++++ Page excerpt

Wednesday, March 17, 1937 (St. Patrick’s Day). Mother Mary was poorly today and Doctor Noeth had to return to his mission hospital.

Monday, March 22, 1937. Monsignor Moynagh wired for Doctor Noeth again although Mother Mary is feeling a bit better but very weak.

Tuesday, March 23, 1937. Doctor Noeth came today and arranged for Mother to go to the Government Hospital in Port Harcourt on Thursday. He advises she goes home.

Thursday, March 25, 1937. Holy Thursday and Feast of the Annunciation. Father McGettrick came over about 5.15 a.m. and brought Mother Mary Holy Communion. He came back later with a car and they set out for Port Harcourt, the future Sister M. Magdalen going with them. Doctor Noeth joined them en route at Aba. When the hospital doctor, Doctor Braithwaithe, saw the patient he said she must go home on the next boat.

March 26, 1937 Good Friday. We went to the ceremonies in the mission. All is so quiet and still after the anxious events of the last few weeks. We are wondering how Mother Mary is today.

March 27, 1937 Holy Saturday. Monsignor Moynagh came from Calabar. He was very anxious about Mother and said he would consult Archbishop Riberi who was in Onitsha about cabling Rome regarding the petitions. The whole suspense and anxiety is caused by the fact that she would have to leave for home before the reply came. Monsignor said he would not take the responsibility of keeping her if the doctors advised against it.

++++++++
++++ Excerpted records

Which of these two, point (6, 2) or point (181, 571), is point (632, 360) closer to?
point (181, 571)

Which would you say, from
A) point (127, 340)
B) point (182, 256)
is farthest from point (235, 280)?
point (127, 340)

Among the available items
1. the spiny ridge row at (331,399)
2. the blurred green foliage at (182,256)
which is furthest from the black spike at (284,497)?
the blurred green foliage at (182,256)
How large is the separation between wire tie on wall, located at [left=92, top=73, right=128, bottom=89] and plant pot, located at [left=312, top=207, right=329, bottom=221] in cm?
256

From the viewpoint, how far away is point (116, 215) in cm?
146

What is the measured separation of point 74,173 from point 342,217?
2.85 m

++++++++
++++ Excerpted records

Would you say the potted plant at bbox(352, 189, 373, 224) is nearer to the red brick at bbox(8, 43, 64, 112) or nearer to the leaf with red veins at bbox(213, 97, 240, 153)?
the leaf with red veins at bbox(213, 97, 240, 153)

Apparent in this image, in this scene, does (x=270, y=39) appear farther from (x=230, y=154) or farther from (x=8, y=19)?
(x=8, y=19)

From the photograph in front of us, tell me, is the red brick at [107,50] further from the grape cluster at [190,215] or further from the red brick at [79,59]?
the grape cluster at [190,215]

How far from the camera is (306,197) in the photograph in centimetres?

++++++++

▶ **Questions to answer**:
(a) List every place name that appears in the 1937 diary entries.
(b) Summarize the 1937 diary entries in two sentences.
(c) Write the next part of the 1937 diary, starting after its last sentence.

▶ **Answers below**:
(a) Port Harcourt, Aba, Calabar, Onitsha, Rome

(b) In March 1937 Mother Mary was ill, and Doctor Noeth arranged for her to go to the Government Hospital in Port Harcourt, where Doctor Braithwaithe said she must go home on the next boat. On Holy Saturday Monsignor Moynagh came from Calabar, anxious that she would have to leave before a reply came from Rome regarding the petitions, and said he would consult Archbishop Riberi about cabling Rome.

(c)
March 29, 1937 Easter Monday. We are still in suspense, no news of Mother, no news from Rome. The hospital and dispensary are closed, everything very still and quiet.

March 30, 1937 Easter Tuesday. Great news and jubilation. The reply from Rome has come to Monsignor Moynagh, all petitions are granted. Laus Deo. The Congregation was to be canonically erected, Mother Mary professed, and her two companions to do six months canonical Novitiate.

March 31, 1937 Easter Wednesday. A wire came from Mother Mary today to say she had received good news from Monsignor Moynagh. We recited the Magnificat and Te Deum.

April 2, 1937 Easter Friday. Monsignor Moynagh arrived from Calabar today. He was very happy over the good news from Rome. He said he could not give any decision on anything until he saw Mother Mary. He was going to Port Harcourt next day and was anxious for her Profession straight away. We said it might be possible that we should not be there owing to the difficulty of transport and accommodation.

April 3, 1937 Easter Saturday. Monsignor Moynagh, Father Cullen, Mother M. Fidelis and Mother M. Bernard of the Society of the Holy Child, went to Port Harcourt today.

April 4, 1937 Low Sunday. Mother Mary was professed today in Port Harcourt Hospital. MMM is canonically erected. Te Deum laudamus.

The details of the little ceremony are best summarised in Mother Mary’s letter home, to her mother in “Greenbank”.


Catholic Medical Mission,
European Hospital,
Port Harcourt,
Southern Nigeria.

April 6, 1937.
My dearest Mother,

With joy I write to tell you of the great news. MMM has been erected and I was professed on Low Sunday. The infant society was born in a hospital. By kind permission of Doctor Braithwaithe, Monsignor Moynagh had Mass and the beautiful little ceremony. Nothing could have pleased me more, it was so hidden and so simple. I took for my name Sister Mary of the Incarnation. Miss O’Rourke and Miss Moynagh have been asked to make great acts of detachment for they were not present at the ceremony. The Reverend Mother (Mother M. Fidelis, SHCJ) and Mother M. Bernard, SHCJ, our Novice Mistress had to be there. Also two of the Killeshandra nuns came for it.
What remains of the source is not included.